◆ Given exercise 1
In the forum thread on the Xingyiquan Santi stance, how is the weight distributed in Shanxi style?
** start of Source extract **
Nice collection of Sun style and Shang Style Xingyiquan Santi Shi pictures, by generation, from XingyiMax.com

Shang Style Xingyi Santi shi - Shang Yunxiang

Sun Lutang Style Xingyiquan lineage - Sun Lutang

Also a nice lineage chart from Wiki, but I am guessing, Chinese Marital arts history being what it is, it is not complete

Xingyi lineage


----------



## oaktree (Aug 31, 2012)

Interesting to see the back hand from when Sun Lu Tang started how straight it is then it looks like it is modified as he got older. You see the hand tilt with his daughter and grand daughter but in later generations it looks like they kept it straight again.


----------



## Xue Sheng (Aug 31, 2012)

My first sifu, who did not emphasize Santi Sh,i and my last sifu both had me stand in Santi very much like Di Guoyong

My Second sifu (who has a Xingyi lineage similar to Novell G. Bell) has us stand in Santi more like Le Yunting (if you are looking at Shang style) but it is really more like Shi Hancai which is Sun Style. And as far as I know the style he does is still a variation of Hebei


----------



## oaktree (Aug 31, 2012)

I guess it just depends on preferences. I think in my opinion how to stand in Santi is a guideline that certain things have to be met but personal style, preferences are ok.
 It kind of reminds me of some job dress code there is protocol but there is also casual Fridays.:uhyeah:


----------



## Xue Sheng (Aug 31, 2012)

Actually...at first...it depends on your Sifu's preference 

Also style can make a big difference. Shanxi style is weighted 50/50 and the front hand is lower than Hebei


----------



## oaktree (Aug 31, 2012)

Yes that is true a lot depends on your teachers preference. But me and my teacher have different preferences on how we place our back foot, neither is incorrect since the back foot can be flat or turned in a little. Interesting that Shanxi weight is 50/50 it seems to contradict other Xingyiquan principles and other internal arts that I have read.
 I would be interested to know why they choose that for their santi.


----------



## Xue Sheng (Aug 31, 2012)

oaktree said:


> Yes that is true a lot depends on your teachers preference. But me and my teacher have different preferences on how we place our back foot, neither is incorrect since the back foot can be flat or turned in a little. Interesting that Shanxi weight is 50/50 it seems to contradict other Xingyiquan principles and other internal arts that I have read.
> I would be interested to know why they choose that for their santi.



Shanxi places less importance on Santi as compared to other styles and they tend to put more emphasis on other standing postures like you find in Dai Xinyi


----------
** end of Source extract **
** start of Information provided **
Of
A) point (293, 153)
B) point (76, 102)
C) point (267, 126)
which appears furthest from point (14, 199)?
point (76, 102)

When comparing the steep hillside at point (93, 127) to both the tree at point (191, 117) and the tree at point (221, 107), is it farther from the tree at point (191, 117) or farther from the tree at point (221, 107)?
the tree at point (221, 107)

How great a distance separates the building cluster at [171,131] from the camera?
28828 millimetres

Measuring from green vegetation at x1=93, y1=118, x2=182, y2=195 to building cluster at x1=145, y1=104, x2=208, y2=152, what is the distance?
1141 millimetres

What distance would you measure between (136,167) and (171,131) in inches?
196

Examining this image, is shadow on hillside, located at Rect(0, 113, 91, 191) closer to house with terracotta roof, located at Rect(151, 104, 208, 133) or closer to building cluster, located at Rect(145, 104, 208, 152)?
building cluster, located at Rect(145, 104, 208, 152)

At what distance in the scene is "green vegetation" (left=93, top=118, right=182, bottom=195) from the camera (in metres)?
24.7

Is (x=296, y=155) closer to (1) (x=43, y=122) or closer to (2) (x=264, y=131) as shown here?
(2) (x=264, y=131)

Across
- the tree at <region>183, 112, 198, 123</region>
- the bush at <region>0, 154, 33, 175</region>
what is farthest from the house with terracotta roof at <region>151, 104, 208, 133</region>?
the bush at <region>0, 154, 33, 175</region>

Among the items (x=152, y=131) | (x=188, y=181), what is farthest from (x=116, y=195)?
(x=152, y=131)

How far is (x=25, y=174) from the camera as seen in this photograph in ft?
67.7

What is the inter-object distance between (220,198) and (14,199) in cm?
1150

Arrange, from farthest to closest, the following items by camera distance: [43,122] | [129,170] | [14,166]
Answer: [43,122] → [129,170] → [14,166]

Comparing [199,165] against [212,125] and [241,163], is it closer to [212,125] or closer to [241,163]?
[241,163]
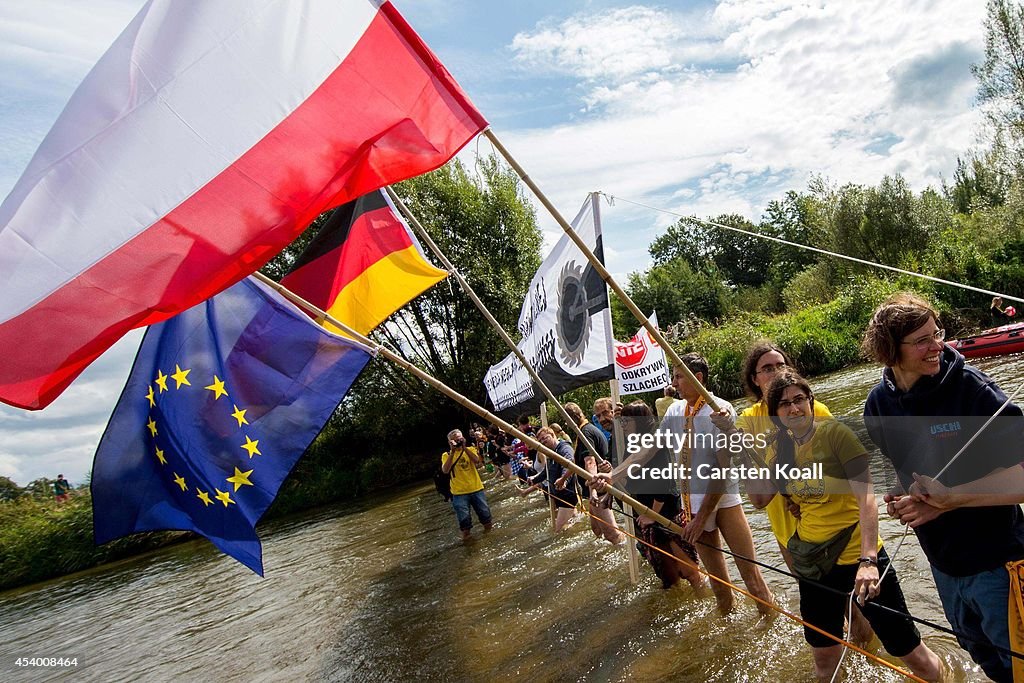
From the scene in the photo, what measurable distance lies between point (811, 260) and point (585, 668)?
70.3m

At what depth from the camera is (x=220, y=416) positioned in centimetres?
511

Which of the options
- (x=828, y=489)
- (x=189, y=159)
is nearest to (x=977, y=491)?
(x=828, y=489)

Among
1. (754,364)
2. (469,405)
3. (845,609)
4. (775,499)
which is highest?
(469,405)

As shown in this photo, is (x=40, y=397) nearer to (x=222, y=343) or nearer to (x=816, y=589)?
(x=222, y=343)

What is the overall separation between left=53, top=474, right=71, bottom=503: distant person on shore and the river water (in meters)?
14.1

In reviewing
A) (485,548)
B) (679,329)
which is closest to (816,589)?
(485,548)

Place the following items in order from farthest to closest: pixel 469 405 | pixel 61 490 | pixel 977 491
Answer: pixel 61 490 < pixel 469 405 < pixel 977 491

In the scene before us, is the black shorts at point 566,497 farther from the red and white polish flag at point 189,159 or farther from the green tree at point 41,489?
the green tree at point 41,489

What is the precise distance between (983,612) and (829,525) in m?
0.82

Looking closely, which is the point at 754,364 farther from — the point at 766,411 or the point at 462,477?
the point at 462,477

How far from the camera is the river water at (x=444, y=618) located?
16.3 ft

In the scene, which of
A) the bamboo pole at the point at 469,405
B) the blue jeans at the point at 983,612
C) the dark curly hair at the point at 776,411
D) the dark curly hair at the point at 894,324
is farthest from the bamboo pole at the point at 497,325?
the blue jeans at the point at 983,612

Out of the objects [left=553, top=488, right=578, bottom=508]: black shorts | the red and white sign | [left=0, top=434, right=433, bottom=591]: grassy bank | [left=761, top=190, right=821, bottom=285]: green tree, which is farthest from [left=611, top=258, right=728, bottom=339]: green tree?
[left=553, top=488, right=578, bottom=508]: black shorts

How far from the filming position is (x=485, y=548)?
** end of Information provided **
◆ Given exercise 2
Filter the entries and copy every line that contains the word "jeans". Case counts.

◆ Full response 1
Shanxi style is weighted 50/50.

◆ Full response 2
B) the blue jeans at the point at 983,612
the blue jeans at the point at 983,612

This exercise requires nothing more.